We now have close to 400 members in our Google Group and close to 2000 followers on Twitter .

While employed at Oracle, these foot soldiers endeavored to keep Java moving forward. However their statistics point to a serious downturn in Java EE development. The site currently includes a selection of charts illustrating the consistent down-trending of resolved issues and revision control commits.

Java EE Guardians

Java EE Guardians

In Oracle’s defense, the company seems to be paving a road to their vision of a cloud-based world of the future.

Although the Java EE Guardians agree that the cloud should be pursued, the site points out:

Despite all this there is growing evidence that Oracle is conspicuously neglecting Java EE, weakening a very broad ecosystem that depends on strong Java EE development.
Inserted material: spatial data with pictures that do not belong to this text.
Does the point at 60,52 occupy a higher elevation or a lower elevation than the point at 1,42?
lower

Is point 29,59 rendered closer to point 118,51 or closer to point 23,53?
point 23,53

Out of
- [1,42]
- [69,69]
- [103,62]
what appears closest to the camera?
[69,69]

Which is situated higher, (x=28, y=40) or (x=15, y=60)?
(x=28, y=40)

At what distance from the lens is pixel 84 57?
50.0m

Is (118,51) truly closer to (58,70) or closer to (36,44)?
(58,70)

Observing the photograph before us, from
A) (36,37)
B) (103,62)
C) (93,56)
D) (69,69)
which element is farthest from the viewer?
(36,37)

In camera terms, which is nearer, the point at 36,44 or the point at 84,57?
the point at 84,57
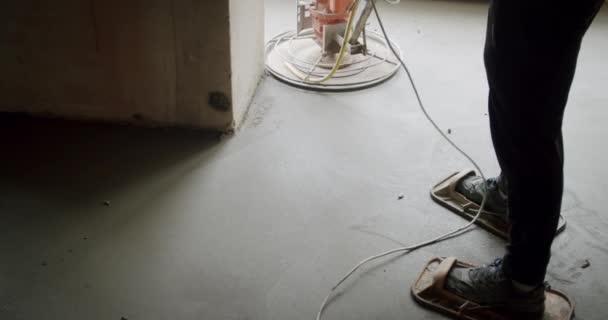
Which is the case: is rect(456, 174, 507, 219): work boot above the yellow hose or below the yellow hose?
below

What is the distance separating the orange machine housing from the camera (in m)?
2.51

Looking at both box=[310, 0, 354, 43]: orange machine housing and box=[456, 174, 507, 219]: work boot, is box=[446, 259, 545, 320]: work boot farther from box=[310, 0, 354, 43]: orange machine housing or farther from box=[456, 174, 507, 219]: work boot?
box=[310, 0, 354, 43]: orange machine housing

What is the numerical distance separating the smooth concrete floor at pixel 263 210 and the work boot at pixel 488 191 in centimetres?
10

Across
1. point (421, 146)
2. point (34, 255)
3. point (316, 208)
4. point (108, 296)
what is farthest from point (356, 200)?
point (34, 255)

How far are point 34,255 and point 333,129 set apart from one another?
1.16 metres

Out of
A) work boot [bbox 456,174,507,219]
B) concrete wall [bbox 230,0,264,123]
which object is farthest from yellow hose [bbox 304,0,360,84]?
work boot [bbox 456,174,507,219]

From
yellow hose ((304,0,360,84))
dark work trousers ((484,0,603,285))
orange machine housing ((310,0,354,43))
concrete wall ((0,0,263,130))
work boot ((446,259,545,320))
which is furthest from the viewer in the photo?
orange machine housing ((310,0,354,43))

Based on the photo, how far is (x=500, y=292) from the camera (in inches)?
52.9

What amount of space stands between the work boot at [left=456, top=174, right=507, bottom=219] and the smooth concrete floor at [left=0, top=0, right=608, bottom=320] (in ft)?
0.32

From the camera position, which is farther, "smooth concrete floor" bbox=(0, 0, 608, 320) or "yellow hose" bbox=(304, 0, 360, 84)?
"yellow hose" bbox=(304, 0, 360, 84)

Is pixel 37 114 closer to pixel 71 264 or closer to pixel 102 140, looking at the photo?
pixel 102 140

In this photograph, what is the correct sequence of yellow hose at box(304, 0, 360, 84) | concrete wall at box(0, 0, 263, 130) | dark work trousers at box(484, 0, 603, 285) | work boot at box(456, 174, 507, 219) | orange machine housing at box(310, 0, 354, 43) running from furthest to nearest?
orange machine housing at box(310, 0, 354, 43)
yellow hose at box(304, 0, 360, 84)
concrete wall at box(0, 0, 263, 130)
work boot at box(456, 174, 507, 219)
dark work trousers at box(484, 0, 603, 285)

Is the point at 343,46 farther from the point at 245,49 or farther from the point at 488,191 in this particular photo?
the point at 488,191

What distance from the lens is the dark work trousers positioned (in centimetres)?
101
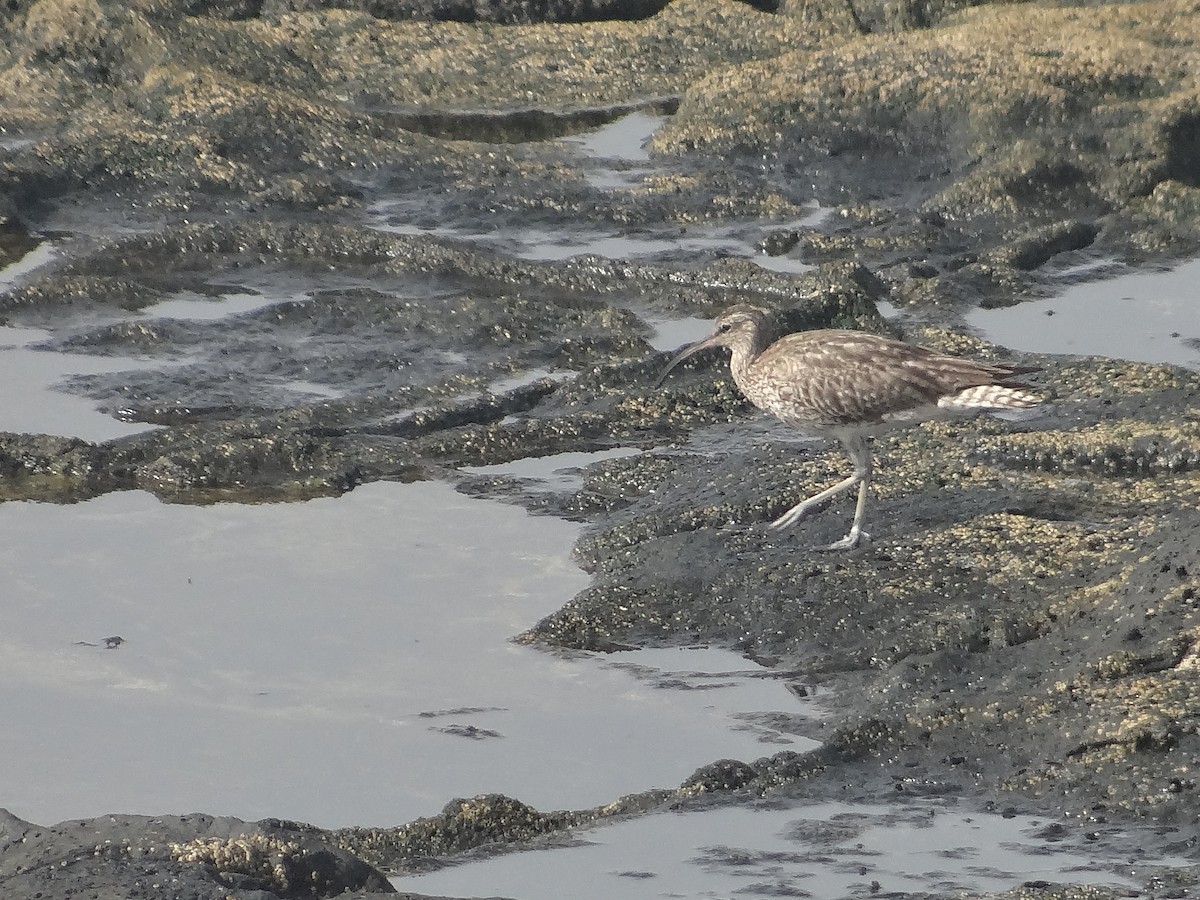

Unless things change soon Java EE 8 won’t be delivered in anywhere near the time when it was initially promised if it is delivered at all.

It is very difficult to determine why this neglect from Oracle is occurring or how long it will last. Oracle has not shared it’s motivations even with it’s closest commercial partners let alone the community. A very troubling possibility is that it is being done because Oracle is backing away from an open standards based collaborative development approach and is instead pursuing a highly proprietary, unilateral path.

The Java EE Guardians’ charter seek a more “rational strategy”, and wants support from the industry to “solving this problem”:

As committed as we are we still need to effect change in a company with the size, scope and resources of Oracle. Persuading Oracle to adapt to the legitimate interests of people outside of itself – even its own customers – has proven challenging in the past. In all likelihood it may not be easy this time either, though there must always remain plentiful room for reasoned optimism. The Java EE community needs your help. We need the support of your voice and perhaps your volunteer time if you can afford it to ensure we succeed. These are the many ways you could help.

From Oracle’s point of view, it would seem that these and other Java technologies may just not be worth supporting. JavaFX still hasn’t caught on as expected and NetBeans IDE still only enjoys a 10% market share. InfoQ asked Rahman about the value of investing in technologies that seem to have trouble attaining escape velocity:

I can tell you Netbeans is a nice polished IDE. In the right hands, NetBeans can be a success.

At inception, JavaFX was not a polished API, and continues to be not as polished as it could be. But it is not so bad that it should be abandoned. Your car’s dashboard could be running on JavaFX; also your browser. Java needs a front-end technology, and JavaFX with a little TLC addresses that void.

Mobile is the same, it has its problems, but it is worth moving forward, and there should be a set of companies willing to move that forward because there is a problem space for it.